Nos hicimos los análisis un lunes. Jenny durante el día, yo después del trabajo (estaba fantásticamente inmerso en el mundo legal). El doctor Sheppard llamó a Jenny otra vez el viernes, explicándole que su enfermera había cometido un error y que necesitaba examinar unas pocas cosas otra vez. Cuando Jenny me contó lo de la nueva visita, empecé a sospechar que quizás se había encontrado la insuficiencia en ella. Creó que ella sospechaba lo mismo.
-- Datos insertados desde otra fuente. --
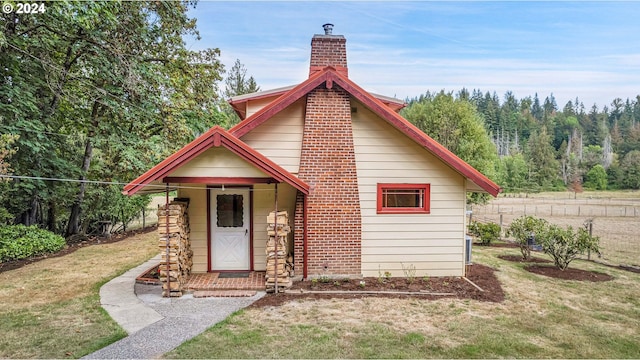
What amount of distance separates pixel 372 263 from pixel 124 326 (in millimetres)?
5224

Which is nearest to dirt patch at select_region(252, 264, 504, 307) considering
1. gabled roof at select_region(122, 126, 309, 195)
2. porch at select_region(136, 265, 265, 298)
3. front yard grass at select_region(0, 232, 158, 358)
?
porch at select_region(136, 265, 265, 298)

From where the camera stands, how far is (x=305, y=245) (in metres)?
8.10

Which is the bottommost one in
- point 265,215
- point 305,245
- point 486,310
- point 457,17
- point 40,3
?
point 486,310

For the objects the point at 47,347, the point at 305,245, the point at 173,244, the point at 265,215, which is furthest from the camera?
the point at 265,215

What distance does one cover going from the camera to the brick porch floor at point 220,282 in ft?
24.2

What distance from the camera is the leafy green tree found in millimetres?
61375

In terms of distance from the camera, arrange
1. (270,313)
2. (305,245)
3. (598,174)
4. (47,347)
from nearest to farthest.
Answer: (47,347)
(270,313)
(305,245)
(598,174)

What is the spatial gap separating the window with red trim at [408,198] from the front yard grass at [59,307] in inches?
229

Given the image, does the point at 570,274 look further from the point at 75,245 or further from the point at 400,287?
the point at 75,245

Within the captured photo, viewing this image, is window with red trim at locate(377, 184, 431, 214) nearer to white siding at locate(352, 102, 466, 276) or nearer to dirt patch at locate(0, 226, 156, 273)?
white siding at locate(352, 102, 466, 276)

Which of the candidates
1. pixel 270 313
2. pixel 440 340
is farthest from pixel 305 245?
pixel 440 340

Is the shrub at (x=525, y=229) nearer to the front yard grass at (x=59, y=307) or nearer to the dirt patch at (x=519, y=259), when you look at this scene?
the dirt patch at (x=519, y=259)

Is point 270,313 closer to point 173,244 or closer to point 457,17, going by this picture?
point 173,244

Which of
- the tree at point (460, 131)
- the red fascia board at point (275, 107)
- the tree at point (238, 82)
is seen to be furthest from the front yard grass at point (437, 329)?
the tree at point (238, 82)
La coartada de la metida de pata de la enfermera es bastante trillada.

Cuando el doctor Sheppard me telefoneó a Jonas y Marsh, ya estaba casi seguro. ¿Podría, por favor, pasar por su consultorio al volver a casa? Cuando escuché que no iba a ser una triple conversación («Hablé con la señora Barrett más temprano»), mi sospecha se confirmó. Jenny no podría tener chicos. Sin embargo no lo digas tan categóricamente, Oliver; recuerda que Sheppard mencionó que había cosas como cirugía correctiva y demás. Pero no podía concentrarme para nada, y era tonto esperar hasta las cinco en punto. Lo llamé a Sheppard y le pregunté si me podía atender más temprano. Dijo que sí.
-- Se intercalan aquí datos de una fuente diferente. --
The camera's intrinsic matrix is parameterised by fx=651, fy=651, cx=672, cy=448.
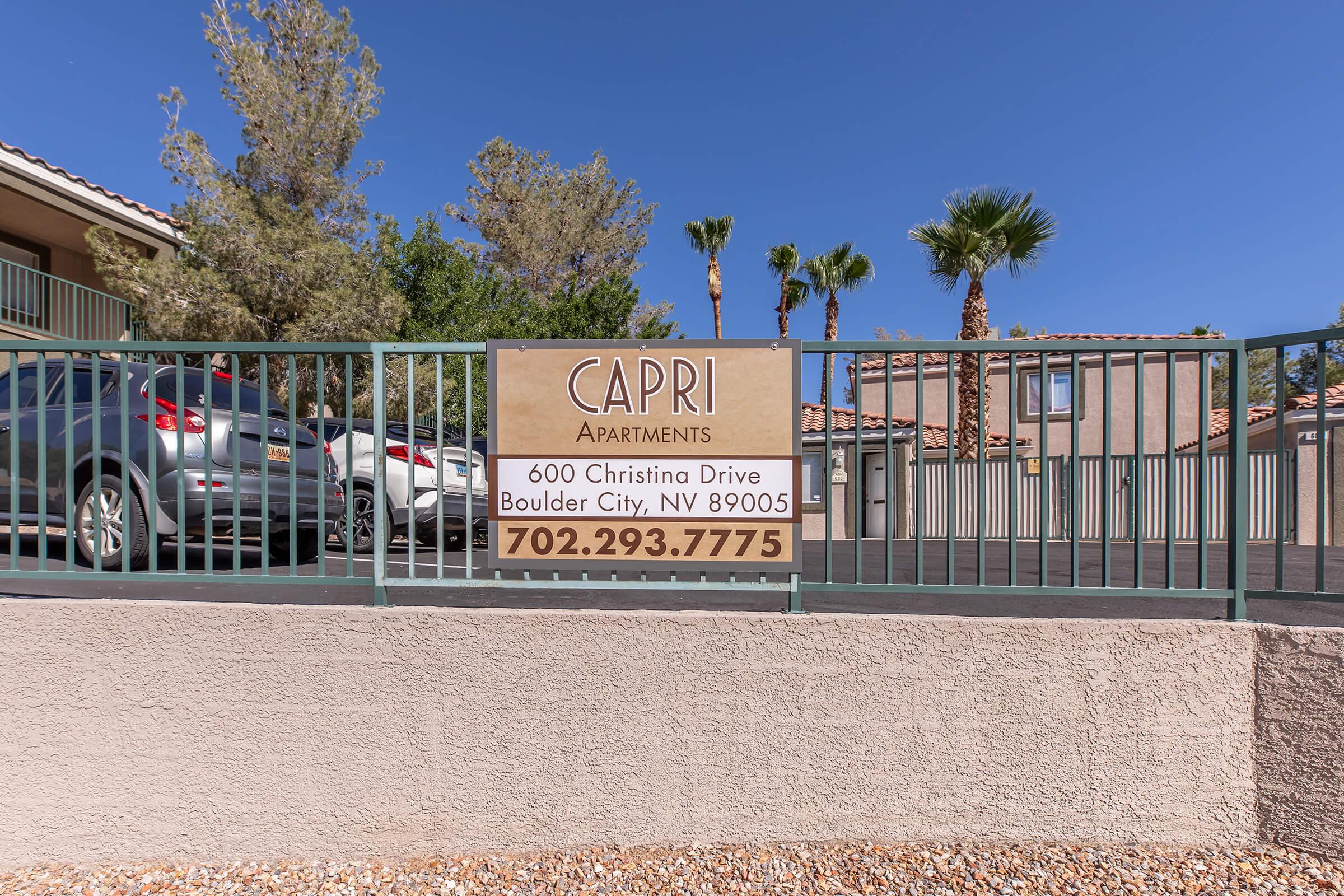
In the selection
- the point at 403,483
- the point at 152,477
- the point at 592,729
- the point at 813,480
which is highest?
the point at 152,477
—¿Sabe usted de quién es la culpa? —le pregunté sin medir las palabras.

—Realmente… yo no diría culpa, Oliver —contestó.

—Bueno, okay: ¿sabe usted cuál de nosotros no funciona bien?

—Sí. Jenny.

Yo había estado más o menos preparado para esto, pero la determinación con que el doctor pronunció sus palabras me derribó. Él no decía nada más, de modo que pensé que quería alguna clase de manifestación de mi parte.

—Okay, entonces adoptaremos chicos. Quiero decir… lo más importante es que nos queremos, ¿verdad?

Y entonces me dijo.

—Oliver, el problema es más serio que eso. Jenny está muy enferma.

—¿Quiere definir «muy enferma», por favor?

—Se está muriendo.

—Eso es imposible —dije.

Y esperé que el doctor me aclarara que todo había sido un horrendo chiste.

—Es así, Oliver —dijo—. Siento enormemente tener que decirle esto.

Insistí en que había algún error, quizás esa idiota de enfermera suya se había confundido otra vez y le había dado los rayos X o algo equivocado. Contestó con toda la compasión que podía que el análisis de sangre de Jenny había sido repetido por tres veces. Que no había ninguna duda en cuanto al diagnóstico. Que él, por supuesto, tendría que derivarnos a un hematólogo. De hecho, podía sugerir…

Moví la mano para cortar. Necesitaba silencio por un minuto. Sólo silencio para dejar que todo eso tocara fondo. Entonces se me cruzó una cosa.

—¿Qué le dijo a Jenny, doctor?

—Que los dos estaban muy bien.

—¿Se lo creyó?

—Creo que sí.

—¿Cuándo tendremos que decírselo?

—En este momento… depende de usted.

¡Depende de mí! Cristo… Lo que es en este momento, yo ni siquiera atiné a responder.

El doctor explicó que la terapia que se conocía para el tipo de leucemia de Jenny era meramente paliativa —podía aliviar, posiblemente retardar, pero no dar marcha atrás la enfermedad—. Así que en este punto dependía de mí. Se podría esperar un poco para la terapia.

Pero en ese instante lo único que podía pensar realmente era en lo obscena que resultaba toda esa inmunda cosa.

—Tiene sólo veinticuatro —le dije al doctor gritando, creo. Él asintió, muy pacientemente, sabiendo demasiado bien la edad de Jenny, pero comprendiendo también la agonía que esto significaba para mí. Finalmente me di cuenta de que no podía seguir sentado para siempre en la oficina de ese hombre. De modo que le pregunté qué hacer. Quiero decir, qué debería hacer yo, Me dijo que actuara tan normal como fuera posible durante el mayor tiempo posible. ¡Normal! ¡Normal!.